*QUOTED PASSAGE*.
* Begin *
When the triple Inverse ETF DUST rallied from $65 to $110 a couple weeks ago, several people remarked to me, "This DUST ETF rallies every day. Why don't you just put all your money in this thing and trade nothing else?!" Well, this week you found out why you can't put all your money in DUST.

I Was Not Early.....I Was Wrong......Now What!

I just rode through a horrific selloff in DUST this week, while missing a great easy rally in NUGT. I was not early, I was just plain wrong. Now what do I do? Fortunately, I was very conservative in my trading and can recover. But it will take a plan. First let me say that I trade DUST in my IRA because trading in this speculative leveraged stock is an extreme gamble, just like life. I never plan to retire and will not touch my IRA until forced to withdraw funds so I am not too worried about whether or not I build a nest egg. My wife is conservative and her IRA should take care of her. We have three successful companies and figure we will survive just fine even if I blow all the funds in my IRA. I don't want to blow it because then I would lose out on the fun of trading. Therefore after a big drawdown, I always get serious and build it back up. To ensure I don't blow it, I need a plan.

Setting Up a Fun IRA Trading Account That Does Not Go Broke Playing DUST Or NUGT, Etc.

Suppose I had $100,000 in my IRA. I would only use 40% of the funds for speculative plays like DUST, or $40,000. Of the $40,000, I would put an initial $20,000 in DUST and keep $20,000 for backup. Why? Because DUST is triple leveraged. If GDX goes up 10%, then DUST falls 30%. If GDX has a rally of 33% straight up, then I would lose 99% of my investment in DUST. You cannot recover from that loss without adding more funds. The extra 20% is there to bail you out.

What is very deceiving while playing DUST, is the fact that it is triple leveraged. So if you buy 100 shares of DUST, you are going to gain or lose as if you owned 300. Owning 500 shares equals 1500 shares of movement. That is really scary! The recent low in GDX was $24 and it has rallied to nearly $31 today, for a gain of 29%. That is pretty close to 33% which is a near wipeout for DUST traders who bought at $110. Thankfully, I was smart enough to buy DUST at $60 average instead of at the top of $110.
* End *
*SUPPLIED DATA*.
* Begin *
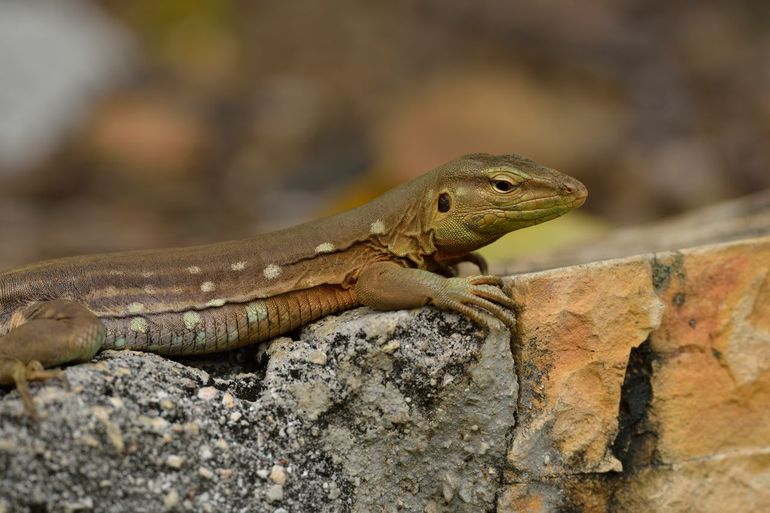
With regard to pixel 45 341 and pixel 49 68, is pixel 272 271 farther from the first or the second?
pixel 49 68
* End *
*DIRECTIVE*.
Reproduce the part of the post on trading DUST that opens with "When the triple" and closes with "money in DUST.", swapping "rallied" for "surged". The data stands apart from the post on trading DUST.

*ANSWER*.
When the triple Inverse ETF DUST surged from $65 to $110 a couple weeks ago, several people remarked to me, "This DUST ETF rallies every day. Why don't you just put all your money in this thing and trade nothing else?!" Well, this week you found out why you can't put all your money in DUST.